La candidata presidencial del Centro Democrático, Paloma Valencia, salió a defender este lunes el mensaje que el expresidente Álvaro Uribe dirigió a grupos armados ilegales desde Segovia, Antioquia, durante el fin de semana. En declaraciones a Infobae Colombia, Valencia explicó que la propuesta de su campaña, un sometimiento a la justicia sin negociación, es la alternativa a lo que calificó como una “insostenible” política de Paz Total del Gobierno de Gustavo Petro. La controversia se desató luego de que Uribe advirtiera directamente al ELN, al Ejército Gaitanista (Clan del Golfo) y a las disidencias de las Farc que no se confiaran del candidato del Pacto Histórico, Iván Cepeda, pues –según dijo– “apenas sienta presión de Estados Unidos, los entrega”.
El mensaje, lanzado el domingo 24 de mayo en el municipio antioqueño, fue contundente: “Con Paloma Valencia, las cosas son serias: un sometimiento a la justicia conforme a la Constitución y de manera directa”. Valencia retomó esas palabras y las contextualizó: “Muchas personas no entienden la diferencia entre diálogo y sometimiento. Quiero explicar qué significa: es una ley que permite a los grupos ilegales desmovilizarse colectivamente o individualmente bajo reglas previamente establecidas en la ley, sin negociación”. La candidata recordó que durante el gobierno de Uribe (2002-2010) se desmovilizaron más de 30.000 hombres en armas, entre guerrilleros y miembros de autodefensas, mediante ese mecanismo que definió como “un proceso administrativo donde alguien dice: ‘Quiero desmovilizarme’, y el Estado le indica las condiciones y requisitos”.
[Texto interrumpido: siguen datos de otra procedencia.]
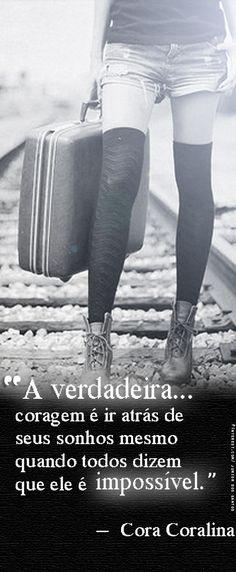 A verdadeira coragem é ir atrás de seus sonhos mesmo quando todos dizem que ele é impossível. Cora Coralina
Críticas a la Paz Total y la presión de Estados Unidos
Valencia sostuvo que la política de Paz Total del presidente Petro es insostenible, en parte por la presión judicial que viene de Estados Unidos. Citó como ejemplo las extradiciones de Alex Saab, testaferro de Nicolás Maduro, y de Álvaro Fredy Córdoba Ruiz, hermano de la senadora Piedad Córdoba. “Lo que está diciendo el presidente Uribe es que la política de paz total es insostenible. En Estados Unidos están personas como Alex Saab y el hermano de Piedad Córdoba, que pueden hacer declaraciones que comprometan a candidatos”. Según la aspirante, esa presión internacional fue la que obligó al mismo Petro a girar en su política y ahora lleva a Uribe a advertir a los grupos armados. “Estados Unidos ejercerá presión, como lo hizo con Petro. Por eso Uribe les dice a los grupos ilegales que les conviene más pensar en someterse durante un gobierno de Paloma Valencia, que tendrá reglas claras y palabra que cumplir”, afirmó.
Las declaraciones de Uribe no tardaron en generar reacción. El presidente Gustavo Petro respondió acusando al uribismo de promover el miedo y la mentira. En medio del cruce, Valencia presentó su propia propuesta de seguridad. “Nuestra política de seguridad es la seguridad total y comienza por desmantelar la paz total de Iván Cepeda, que ha llevado a más de 40.000 homicidios, de los cuales 21.000 son jóvenes. Este país está perdiendo a su juventud. Actuaremos siempre en el marco de los derechos humanos y del derecho internacional humanitario”, advirtió la candidata, que también comparó a Iván Cepeda con las “traiciones” ocurridas en Cuba y Venezuela, sin aportar más detalles.
“Aquí en Segovia (Antioquia), envío un mensaje al ELN, a las Farc, a las Autodefensas Gaitanistas y al Clan del Golfo: no se confíen de Iván Cepeda. Apenas sienta presión de Estados Unidos, los entrega. Ellos conocen la traición, como ocurrió en Cuba y en Venezuela. Con Paloma Valencia, las cosas son serias: un sometimiento a la justicia conforme a la Constitución y de manera directa”.
Álvaro Uribe Vélez, expresidente de Colombia
“Es un proceso administrativo donde alguien dice: ‘Quiero desmovilizarme’, y el Estado le indica las condiciones y requisitos. Con ese mecanismo, en el gobierno de Uribe se desmovilizaron más de treinta mil hombres en armas, principalmente guerrilleros, además de la desmovilización de las autodefensas”.
Paloma Valencia, candidata presidencial del Centro Democrático
La candidata del Centro Democrático dejó claro que su eventual gobierno no abrirá mesas de negociación política con los grupos armados, sino que ofrecerá un marco legal para la desmovilización individual o colectiva bajo condiciones fijadas por el Estado. Mientras tanto, la controversia sobre el rumbo de la seguridad y la paz en Colombia sigue escalando a menos de un año de las elecciones presidenciales de 2026.